● **取り組む課題**
次の1.～3.の記述がインタビュー記事の内容と合っているかを判断し、それぞれ「はい」か「いいえ」で答えたうえで、判断の決め手となる記事中の語句を引用してください。
1. 御社が契約している介護施設と病院は約120施設である。
2. 御社の正社員は15名である。
3. 湯浅一也さんは2012年8月に25歳で株式会社un.を設立した。

● **読む文章**
══════════════════════════════

ひとりのお客様と向き合い学び、様々な対応方法にチャレンジ!
訪問美容サロン『trip salon un.』起業から5年を経て、テレビ東京「ワールドビジネスサテライト」をはじめ、経済番組でも注目を集め、講演会やメディア出演なども行なう代表取締役CEOである湯浅一也さんに、伺いました。
楽しみを増やしてお客様の満足度が
――現在は御社の訪問美容は、どのような状況で活動されていますか。
東京都、埼玉県、神奈川件、千葉県の介護施設、病院約120施設と契約をしております。在宅のお客様は毎月約20件のご新規の問い合わせがあります。起業から5年間約2万名のお客様が弊社のサービスをご利用してくださいました
――リピート率97.5%ということですが、この数字はどこから来ていると思われますか。
サービスに関しては、訪問美容業界初の指名制度があるので、多くのお客様が指名を利用してリピートくださっています。いつも同じ美容師が訪問できる体勢を組んでいるので、安心感が大きいのではないでしょうか
――ほかに好評を博しているサービスはありますか。
これは美容室では当たり前ですが、在宅のお客様メインのスタンプカードです。美しくなる楽しみ、貯める楽しみ、楽しみをより増やしていく事で、お客様満足に繋がるのだと実感しています
――安心感という話が出ましたが、スタッフは美容師だけではなく、介護の有資格者も多いそうですね。
現在、正社員は6名。ダブルワークをしている方や子育てをしながら働いている、登録美容師が15名、計21名が働いております。美容資格はもちろんですが、美容福祉師や認知症サポーターの資格、初任者研修の資格を持っているスタッフもおります。新しいスタッフは登録して3週間くらいでしょうか。知識・技術にとても貪欲で、吸収が早いと感じております。創業当時から人に恵まれていて、気持ちのあるスタッフが集まり、心強く思っています
答えがないから厳しいが楽しい
――訪問美容で幸せを感じることは何でしょうか。
施設や病院に入られて、“いちばん最初に諦めることは美容だ”と言われています。“容姿や美しさはどうでもいい”と、あきらめる前に、手を差し伸べることが出来た時が喜びです。表情が暗かったお客様が笑顔になり、“これからもよろしく”と言ってくださると、気持ちが通じたのだと至福の気持ちになります
――反対に訪問美容で厳しさを感じることは何でしょうか。
お客様は、ひとりひとり個性があり、髪質や毛流れが違います。訪問美容は髪を美しく仕上げるだけではなく、疾病やケガほか健康の状態が違うので介護スタッフさんやご家族と連携をしなければなりません。介護や看護の知識があった上で、理解して対応することが求められます。特に認知症の方に関しては、これが正解というような答えがありません。そこが訪問美容の厳しさでしょうか。だからこそ、ひとりのお客様と向き合い、学び、様々な対応方法にチャレンジしていくわけです。けれども、お客様やご家族が幸せになるような、結果を導き出せた時は非常に嬉しいですね。厳しさはありますが、答えがないからこそ楽しいです
――最後に美容やリラクゼーションなどを行う読者にメッセージをお願いいたします。
訪問美容でいえば、仕事は特に向き不向きはないと思っています。すべての業種にいえることですが、問題を感じる力、理解する力、そして行動を起こす力を持っていることが大切です。そして何より人を好きなれる力を持っている人は強い。どんな仕事をするにしても最初は大変なのが当たり前です。しかし、曲げられない基盤をしっかり持ち、続けていくことで困難を乗り越えていけると思います。トラブルやピンチなど目の前にある壁は、実は自分が超えられるものしかやってこないので、果敢に飛び込んでいきましょう
Profile
湯浅 一也(ゆあさ かずや)
株式会社un.代表取締役 CEO
札幌の美容専門学校を卒業後、2008年studio V 原宿店に入社。サロン勤務を経て、転職先の美容室で櫻庭太と出会い、2012年8月に25歳で株式会社 un.を設立。訪問美容サロン『trip salon un.』の運営のほか、講演会やメディア出演なども行なっている。近年では「ワールドビジネスサテライト(テレビ東京・JOTX-DTV)」をはじめ、経済番組でも活動は注目されている。

══════════════════════════════

● **提供資料**
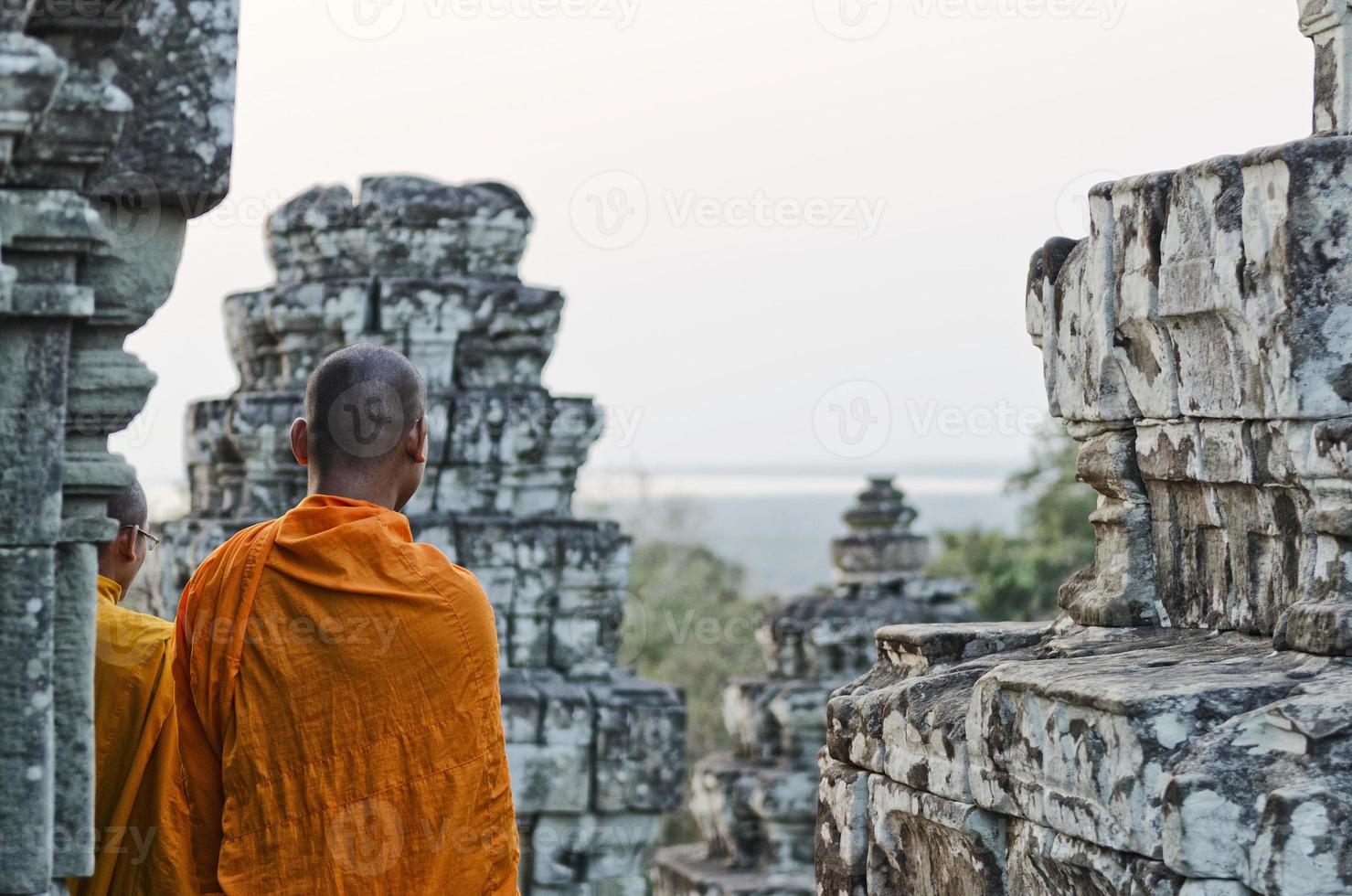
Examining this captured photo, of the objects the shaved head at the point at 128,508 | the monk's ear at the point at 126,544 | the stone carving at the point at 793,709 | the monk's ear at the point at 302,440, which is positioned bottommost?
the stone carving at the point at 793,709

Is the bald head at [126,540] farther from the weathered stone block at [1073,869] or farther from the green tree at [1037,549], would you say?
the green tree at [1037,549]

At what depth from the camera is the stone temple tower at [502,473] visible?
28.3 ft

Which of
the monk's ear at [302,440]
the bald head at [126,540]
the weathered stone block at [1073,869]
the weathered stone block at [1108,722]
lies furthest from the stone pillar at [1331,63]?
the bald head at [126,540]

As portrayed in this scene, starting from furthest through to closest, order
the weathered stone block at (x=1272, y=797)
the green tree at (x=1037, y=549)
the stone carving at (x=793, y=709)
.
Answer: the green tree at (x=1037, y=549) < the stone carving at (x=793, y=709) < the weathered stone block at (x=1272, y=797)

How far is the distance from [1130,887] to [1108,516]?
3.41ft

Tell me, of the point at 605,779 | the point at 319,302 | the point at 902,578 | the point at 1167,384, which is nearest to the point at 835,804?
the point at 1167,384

══════════════════════════════

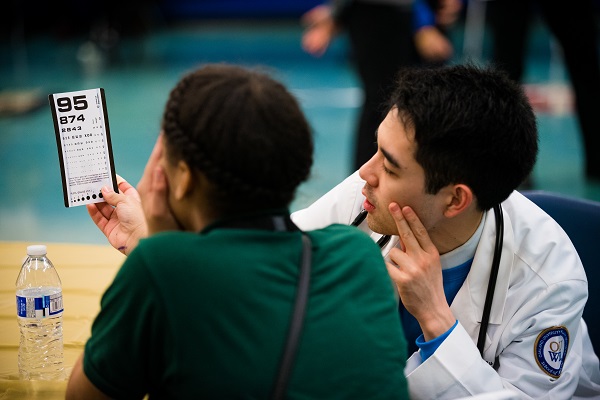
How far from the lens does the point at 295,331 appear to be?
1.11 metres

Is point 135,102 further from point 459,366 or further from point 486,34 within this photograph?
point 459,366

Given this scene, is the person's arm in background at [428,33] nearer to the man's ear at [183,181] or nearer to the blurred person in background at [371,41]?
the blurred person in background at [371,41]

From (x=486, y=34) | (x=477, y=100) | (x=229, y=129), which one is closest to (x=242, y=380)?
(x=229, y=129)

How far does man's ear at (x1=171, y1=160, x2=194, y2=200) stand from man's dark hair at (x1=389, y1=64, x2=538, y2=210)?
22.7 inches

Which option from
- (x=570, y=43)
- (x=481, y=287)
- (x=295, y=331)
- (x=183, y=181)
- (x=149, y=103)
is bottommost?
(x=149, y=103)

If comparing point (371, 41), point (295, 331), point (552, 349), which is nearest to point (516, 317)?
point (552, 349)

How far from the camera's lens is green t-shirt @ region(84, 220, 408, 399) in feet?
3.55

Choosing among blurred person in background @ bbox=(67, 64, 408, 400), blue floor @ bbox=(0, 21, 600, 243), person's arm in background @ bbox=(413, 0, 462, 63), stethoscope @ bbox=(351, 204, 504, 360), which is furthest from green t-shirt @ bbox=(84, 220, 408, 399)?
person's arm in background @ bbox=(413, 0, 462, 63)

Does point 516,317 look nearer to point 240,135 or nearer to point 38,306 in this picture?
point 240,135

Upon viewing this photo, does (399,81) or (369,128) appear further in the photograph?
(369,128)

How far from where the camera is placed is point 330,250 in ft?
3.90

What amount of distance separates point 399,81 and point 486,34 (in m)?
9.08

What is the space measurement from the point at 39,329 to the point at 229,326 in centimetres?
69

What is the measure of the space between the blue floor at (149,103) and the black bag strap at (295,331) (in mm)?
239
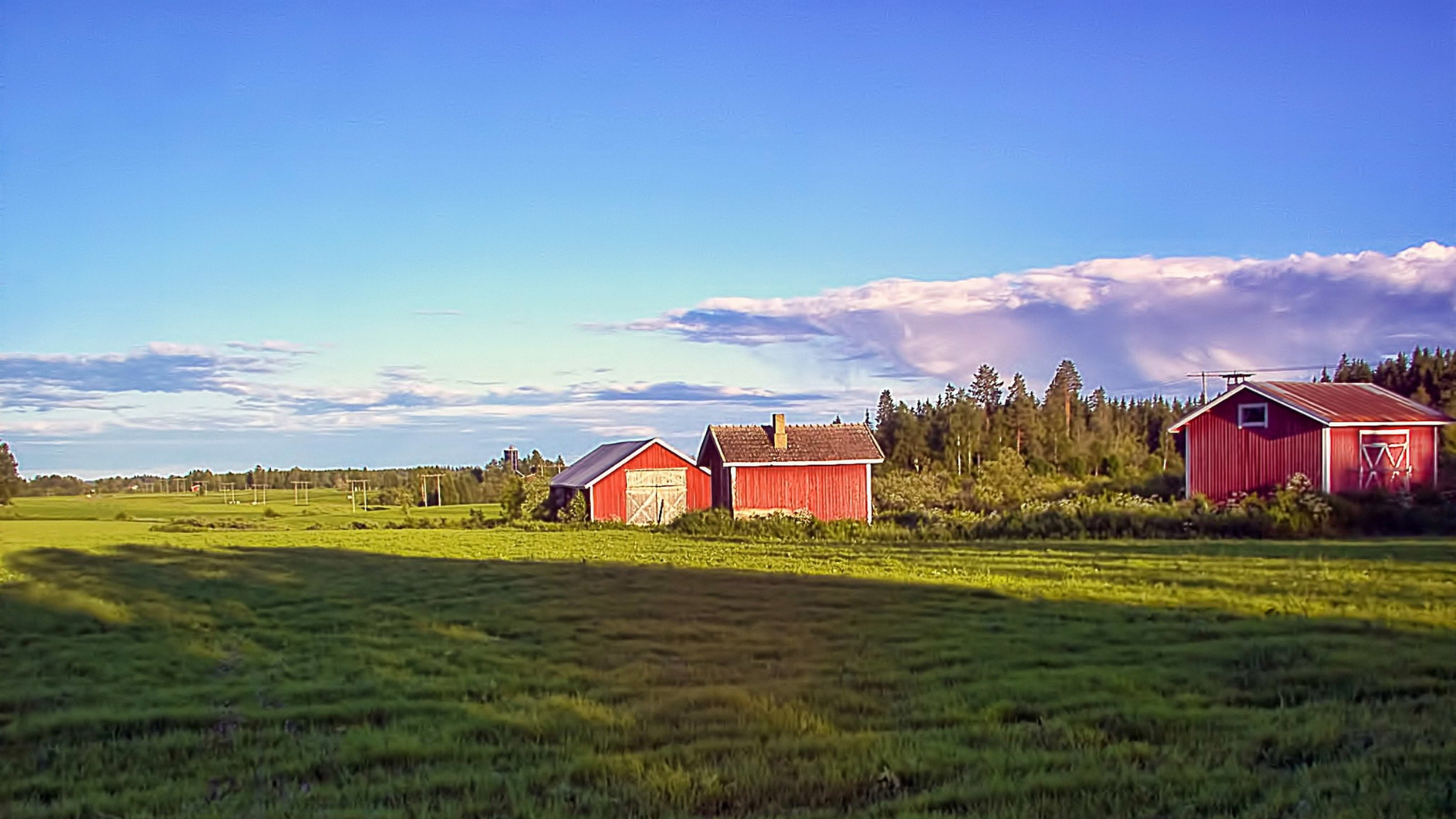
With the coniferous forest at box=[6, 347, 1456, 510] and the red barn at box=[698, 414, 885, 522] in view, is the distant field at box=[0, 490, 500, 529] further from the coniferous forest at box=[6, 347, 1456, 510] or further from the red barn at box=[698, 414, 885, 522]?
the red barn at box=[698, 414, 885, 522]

══════════════════════════════

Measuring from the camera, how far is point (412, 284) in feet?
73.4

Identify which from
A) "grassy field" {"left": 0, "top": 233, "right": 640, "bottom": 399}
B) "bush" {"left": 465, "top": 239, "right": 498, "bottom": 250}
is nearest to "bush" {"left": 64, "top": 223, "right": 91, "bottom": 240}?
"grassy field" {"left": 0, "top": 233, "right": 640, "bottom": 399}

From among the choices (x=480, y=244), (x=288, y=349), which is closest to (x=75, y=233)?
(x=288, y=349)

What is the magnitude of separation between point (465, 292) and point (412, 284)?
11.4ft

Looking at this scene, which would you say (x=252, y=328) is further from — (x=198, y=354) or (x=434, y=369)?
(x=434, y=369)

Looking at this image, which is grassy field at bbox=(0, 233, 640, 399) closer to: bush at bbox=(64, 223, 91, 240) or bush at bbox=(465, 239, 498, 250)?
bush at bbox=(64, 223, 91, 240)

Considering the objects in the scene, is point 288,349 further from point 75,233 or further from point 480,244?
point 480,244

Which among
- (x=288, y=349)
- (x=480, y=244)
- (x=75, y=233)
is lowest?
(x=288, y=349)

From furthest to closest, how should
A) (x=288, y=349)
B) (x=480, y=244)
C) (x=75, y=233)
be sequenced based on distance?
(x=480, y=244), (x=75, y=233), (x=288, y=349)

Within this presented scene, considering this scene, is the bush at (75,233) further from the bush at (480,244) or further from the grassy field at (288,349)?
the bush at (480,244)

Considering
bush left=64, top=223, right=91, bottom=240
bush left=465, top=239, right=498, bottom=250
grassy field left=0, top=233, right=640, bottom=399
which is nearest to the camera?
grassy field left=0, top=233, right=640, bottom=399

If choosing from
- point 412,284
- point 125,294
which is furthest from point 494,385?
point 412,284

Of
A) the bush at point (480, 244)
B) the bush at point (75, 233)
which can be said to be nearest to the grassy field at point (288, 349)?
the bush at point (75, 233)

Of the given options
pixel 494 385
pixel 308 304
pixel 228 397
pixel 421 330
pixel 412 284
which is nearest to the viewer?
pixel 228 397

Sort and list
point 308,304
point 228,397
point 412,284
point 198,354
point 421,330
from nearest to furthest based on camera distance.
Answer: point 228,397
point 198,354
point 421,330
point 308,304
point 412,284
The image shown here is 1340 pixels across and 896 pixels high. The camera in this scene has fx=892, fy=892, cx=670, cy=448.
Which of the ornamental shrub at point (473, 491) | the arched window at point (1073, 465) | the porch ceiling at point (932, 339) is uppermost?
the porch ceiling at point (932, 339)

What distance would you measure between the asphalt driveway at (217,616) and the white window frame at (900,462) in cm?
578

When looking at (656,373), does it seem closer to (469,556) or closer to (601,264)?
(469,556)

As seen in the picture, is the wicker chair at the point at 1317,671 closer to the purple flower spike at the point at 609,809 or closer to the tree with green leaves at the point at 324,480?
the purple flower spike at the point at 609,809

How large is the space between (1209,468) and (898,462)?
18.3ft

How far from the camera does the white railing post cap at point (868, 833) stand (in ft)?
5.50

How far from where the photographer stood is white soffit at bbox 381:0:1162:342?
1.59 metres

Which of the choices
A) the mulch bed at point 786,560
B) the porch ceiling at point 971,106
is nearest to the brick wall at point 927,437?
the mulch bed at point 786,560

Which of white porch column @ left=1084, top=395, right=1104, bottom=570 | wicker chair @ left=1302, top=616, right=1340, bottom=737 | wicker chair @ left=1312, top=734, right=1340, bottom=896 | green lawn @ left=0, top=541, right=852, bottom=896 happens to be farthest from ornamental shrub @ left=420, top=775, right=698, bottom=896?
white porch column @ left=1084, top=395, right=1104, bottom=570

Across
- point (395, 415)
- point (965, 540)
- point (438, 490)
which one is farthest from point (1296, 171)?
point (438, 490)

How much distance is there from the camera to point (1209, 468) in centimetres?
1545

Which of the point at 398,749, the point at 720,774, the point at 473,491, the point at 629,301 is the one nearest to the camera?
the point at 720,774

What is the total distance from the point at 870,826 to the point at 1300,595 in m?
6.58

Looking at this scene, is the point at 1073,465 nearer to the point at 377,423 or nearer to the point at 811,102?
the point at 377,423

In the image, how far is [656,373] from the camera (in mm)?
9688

══════════════════════════════

● **解答**
1. はい。記事に「病院約120施設と契約をしております」とあります。
2. いいえ。記事には「現在、正社員は6名。」とあります。
3. はい。記事に「2012年8月に25歳で株式会社 un.を設立」とあります。